Suzanne Falter  22:19  Well, I’d say I’d also say that doing nothing for nothing sake is even more powerful than doing nothing as a hopeful state in which a good idea might happen. Yeah, as much as I do agree that that is when things happen. To go into nothing, a place of doing nothing with no agenda, is really important. Because first of all, that little insight you’re hoping for will not happen because you’ll be looking for it. And they only come unbidden. You know, you can’t tell a gift when to come, as they say, but also because you deserve to have time just to sit there and do nothing. It’s a human right. And we all share it. All of us.

Blake Schofield  23:05  Love that. One of the things you said that really hit home for me is most of us do far more than we need to. Can you share a little bit more about that?

Suzanne Falter  23:15  That’s my concept about overproduction. And one of the things that happens to busy women is they believe, like I said earlier, we’re the only ones who can do it, or nobody will do it as well as us or if we don’t go way past to the mat. We will never get the you know, partnership or promotion, whatever it is we desire. I want to tell you, there are a lot of men out there who are not doing that. And they’re feeling like okay, I’ve done enough. This is cool. Let’s go Let’s go home now. And there are a lot of women going I better work harder. It’s not enough. My colleague and friend, Dr. Valerie Young came up with something called the imposter syndrome, which is about believing you will never stop trying to prove how great you are. Because basically you’re not that great. So I’m here to say what you’re doing that’s adequate, is enough. Overproduction is this idea that you have to keep doing in order to be valid, in order to be adequate, in order to be enough, and we are enough intrinsically as we are without doing anything. That’s what I learned in my two years of not working was that I was enough just like that. And that was a gift.

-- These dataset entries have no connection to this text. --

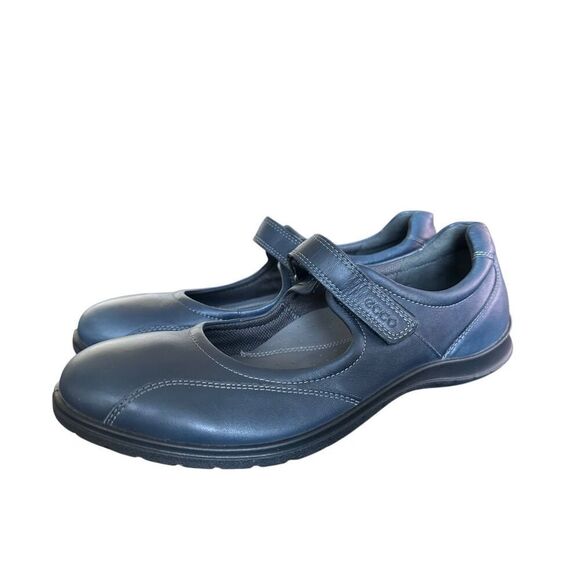 Ecco Sky Navy Blue Leather Mary Jane Flats Size 41 US 10 - 10.5 - Picture 1 of 10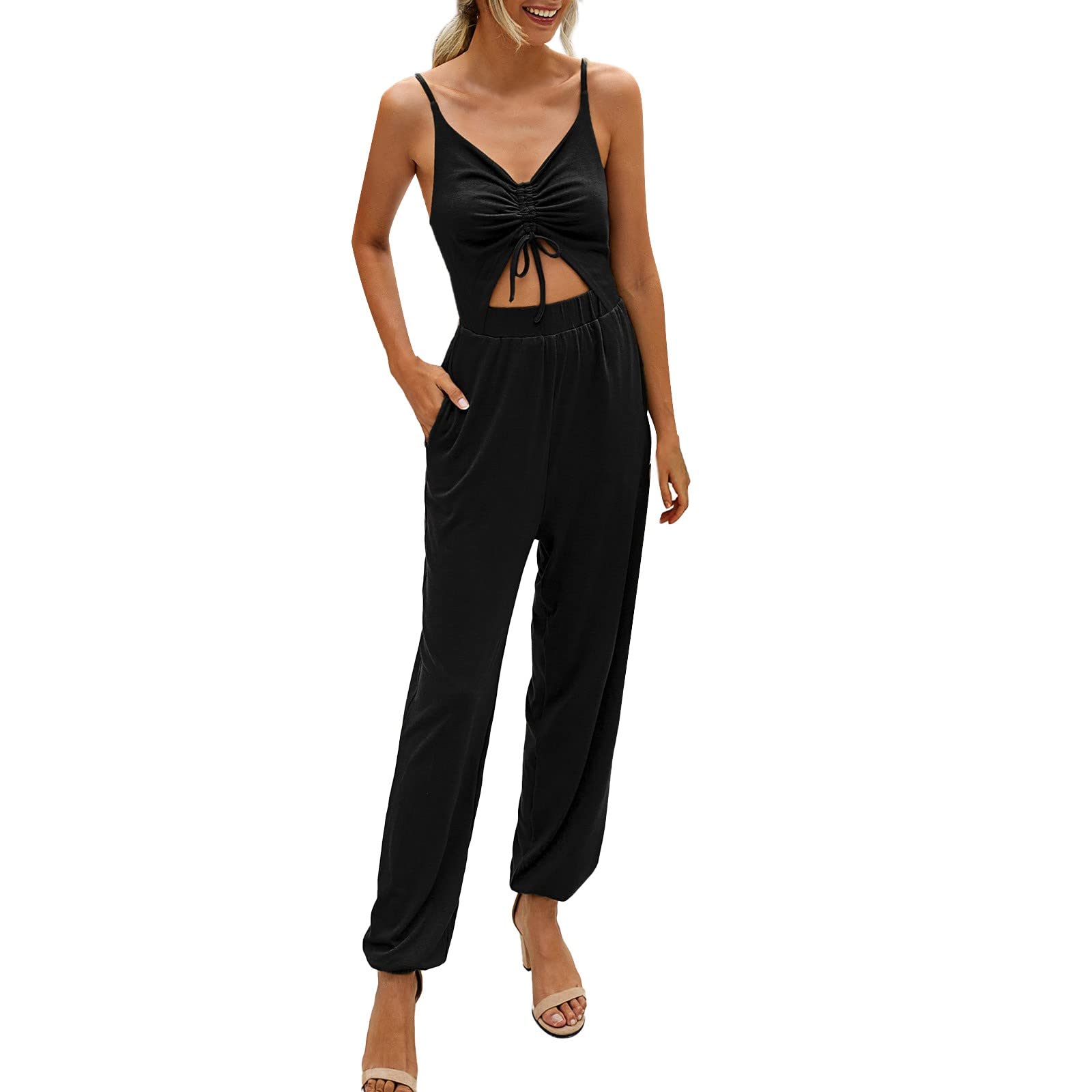 JMETRIE Women's Summer Spaghetti Strap V-Neck Cutout Smocked High Waist Jumpsuit Romper with Pockets - Casual Outfit for Beach, Vacation & Date Night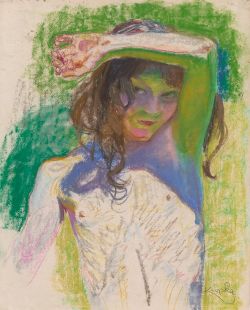 Peinture sur toile de Kupka, Fille ombrant son visage - 1908 reproduction peinte à la main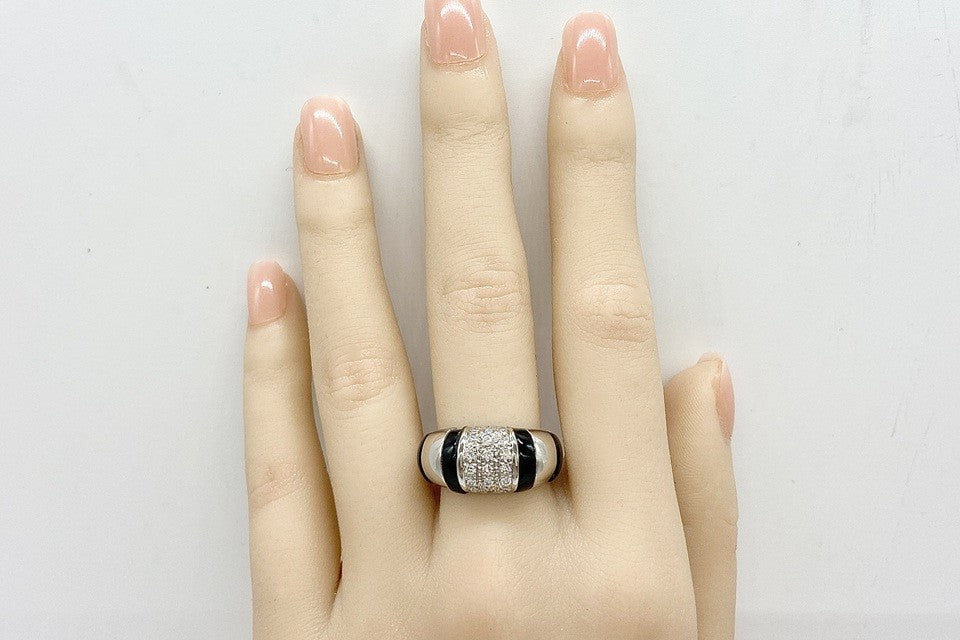 Diamond K18WGダイヤモンド ブラックオニキスリング (NO.129225) – JEX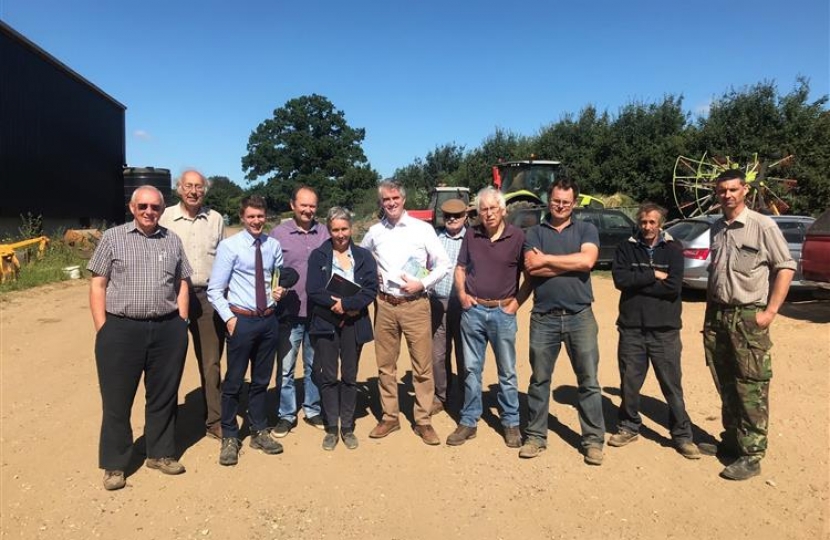James Cartlidge, the MP for South Suffolk, meets members of the National Farmers Union (NFU) in Polstead. 
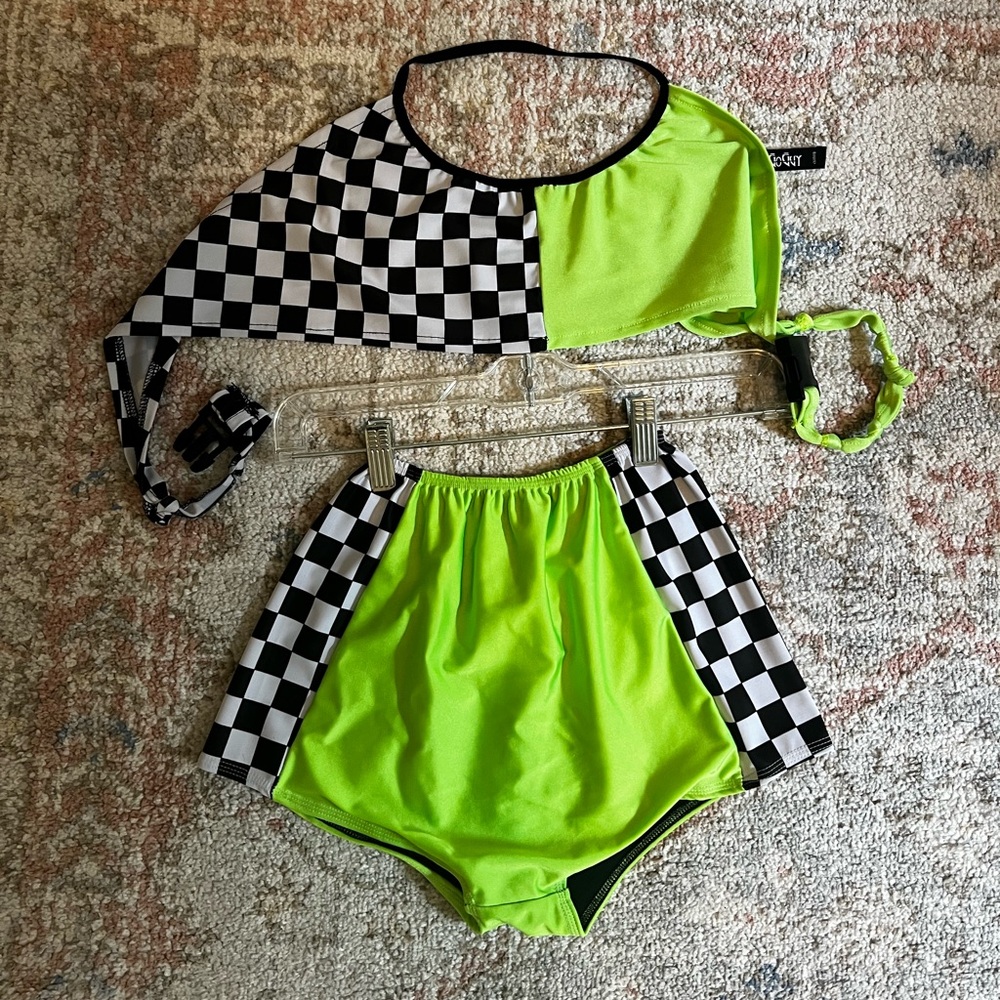 Dolls Kill/Go Guy Rave Set in Neon Green & Checkers - Picture 4 of 7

Blake Schofield  24:44  I love that so much. Well Suzanne, it’s been such a pleasure chatting with you. Is there anything that I have not asked you that you wish I did? Or anything that you just really feel compelled that you want to make sure that you share today that you haven’t already.

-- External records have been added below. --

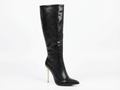 Botte haute noir Synthétique Femme - Motif crocodile
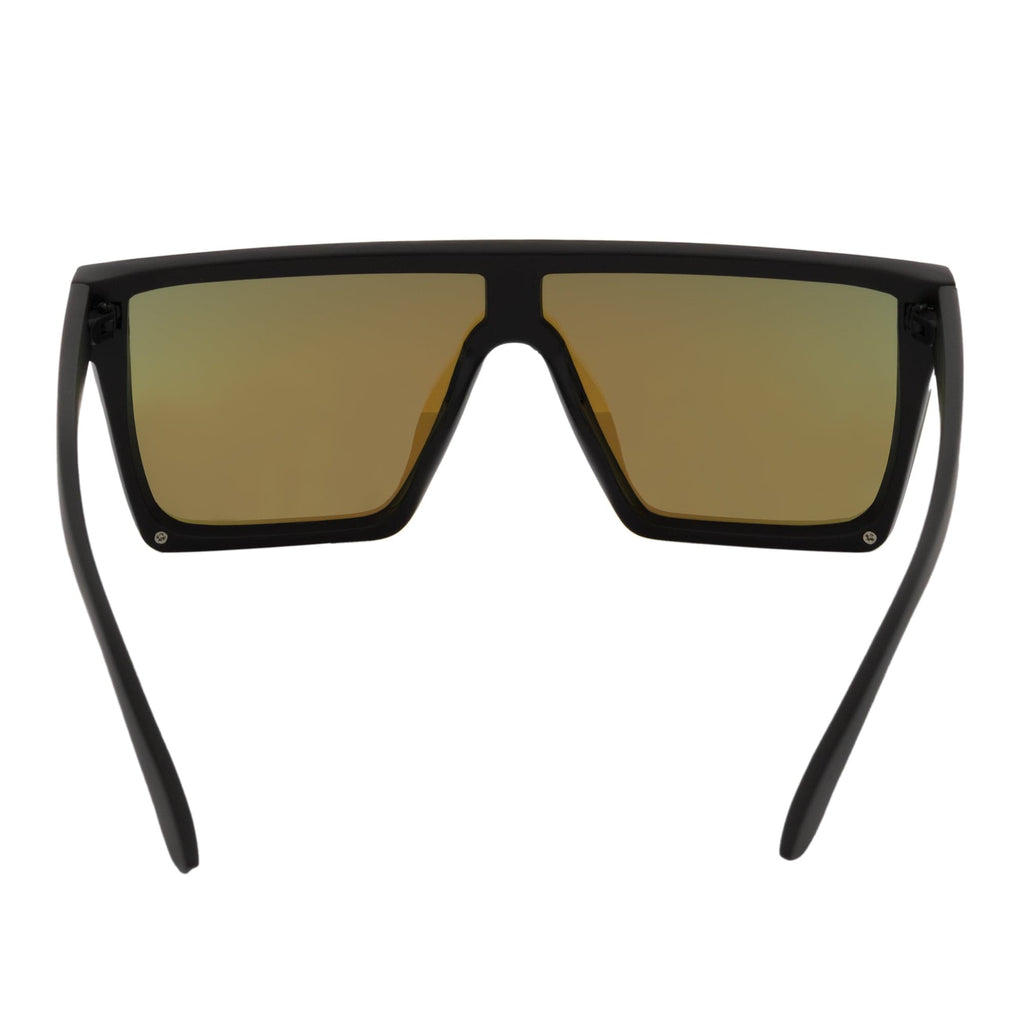 LAZER - Modern Flat Top Rectangle Sunglasses Soft Matte Black Blue Mirror
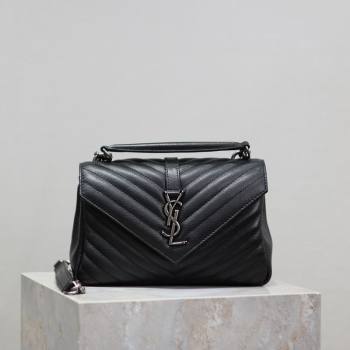 Saint Laurent Medium Monogram College Bag in Leather 392737 Black/Silver 2025 (YY-250520047)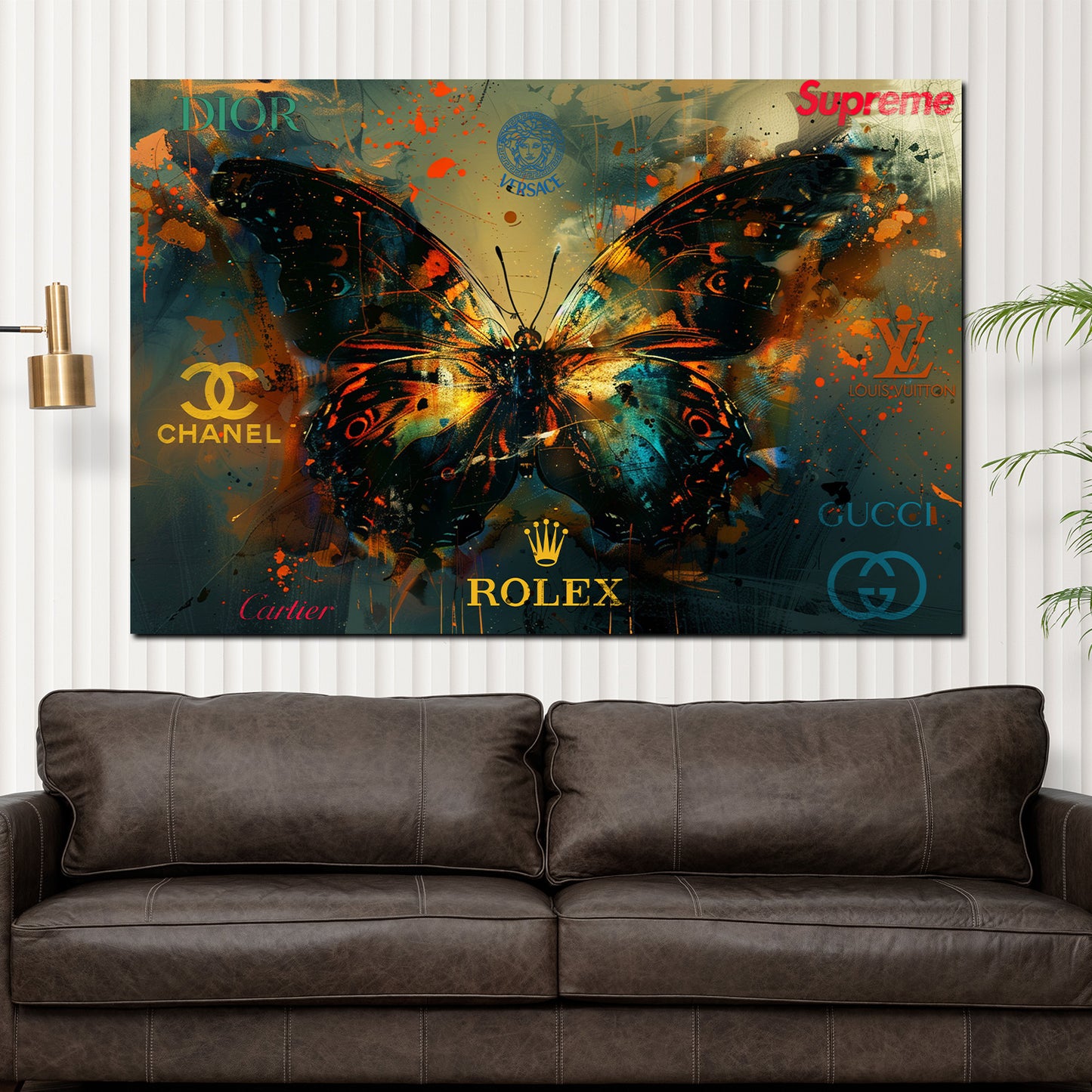 Pop Art farfalla marchi di lusso sfondo scuro quadro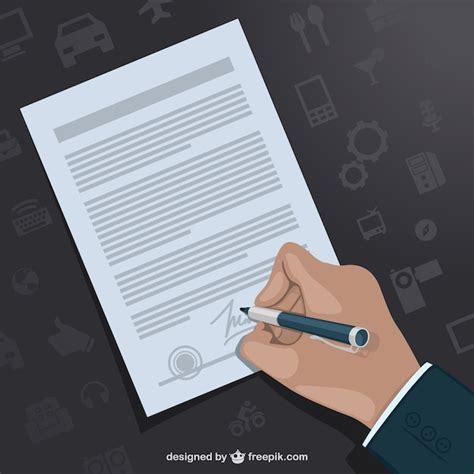 Шаблон вектор контракт рука подписание | Премиум векторы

Suzanne Falter  24:58  I’m glad you asked. I really invite anybody who feels like their self care is suffering or their self cares is uninspired or they don’t know kind of where to start. Come on over to my podcast Self-Care for Extremely Busy Women because that’s the place where I have a lot of different input and ideas and you know, all sorts of ideas about the inner game of self care and, and it is a game. It’s a fun game. And I hope that anybody listening will start to play with what’s possible as a grand experiment in the better you.

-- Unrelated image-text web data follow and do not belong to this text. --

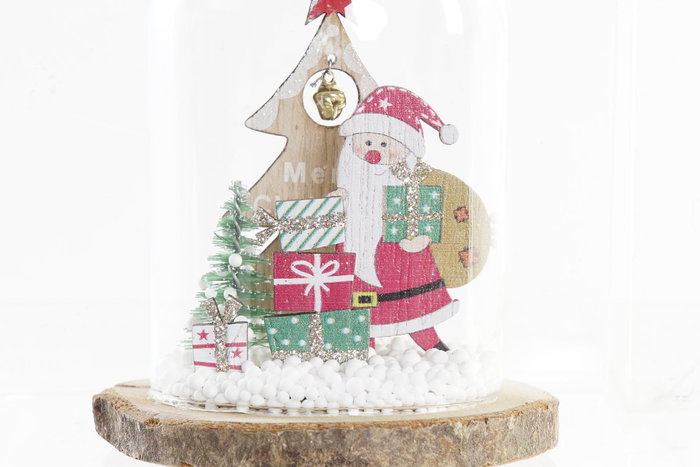 DKD Home Decor Decoración Colgante de Cristal y Madera 8x8x12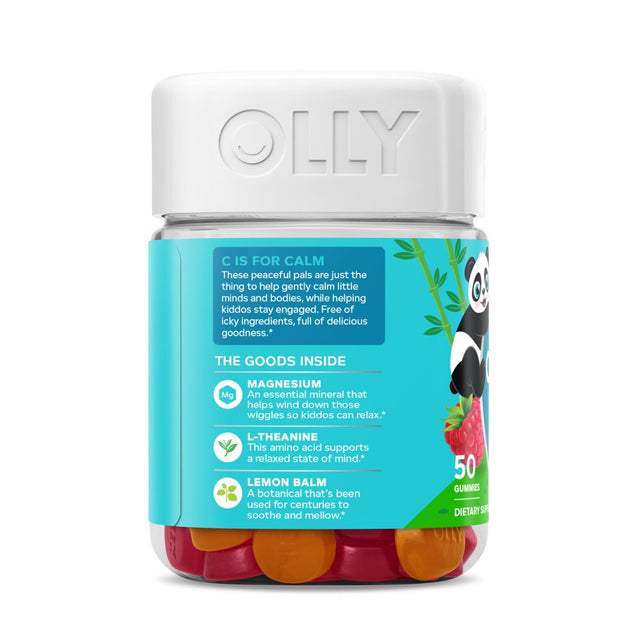 OLLY Kids Chillax Gummy, Calming Supplement, Magnesium, L-Theanine, Sunny Sherbet, 50 Ct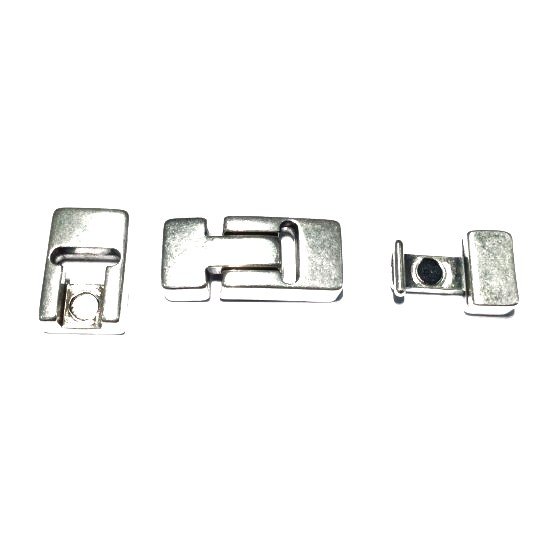 Fermoir aimant� en zamac pour cuir 10mm plat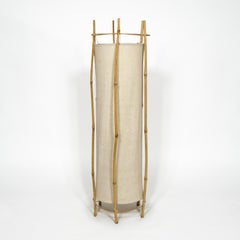 Mid-Century Modern Bamboo & Rattan Floor Lamp by Louis Sognot, France 1960s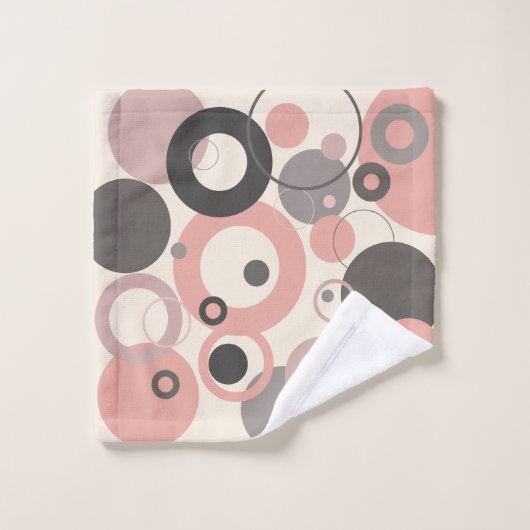 ピンクとグレーの円M世紀モダン バスタオルセット (ウォッシュタオル)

Blake Schofield  25:35  Thank you again for sharing your your journey, your story. I think it’s incredibly inspiring to see how you can move from the depths of the most difficult thing in your life and it become the thing that opens up the possibility for everything. Not only did I experience that personally, but I’ve seen it time and time again, sometimes the hardest moments in our lives are the greatest gift when we look at them and say, what can I learn from it? And you certainly have done that and what a wonderful legacy you are creating for Teal and her memory. And what a wonderful thing to have learned from your daughter and take that and help others learn from her as well. So thank you so much for joining us today. I really appreciate you.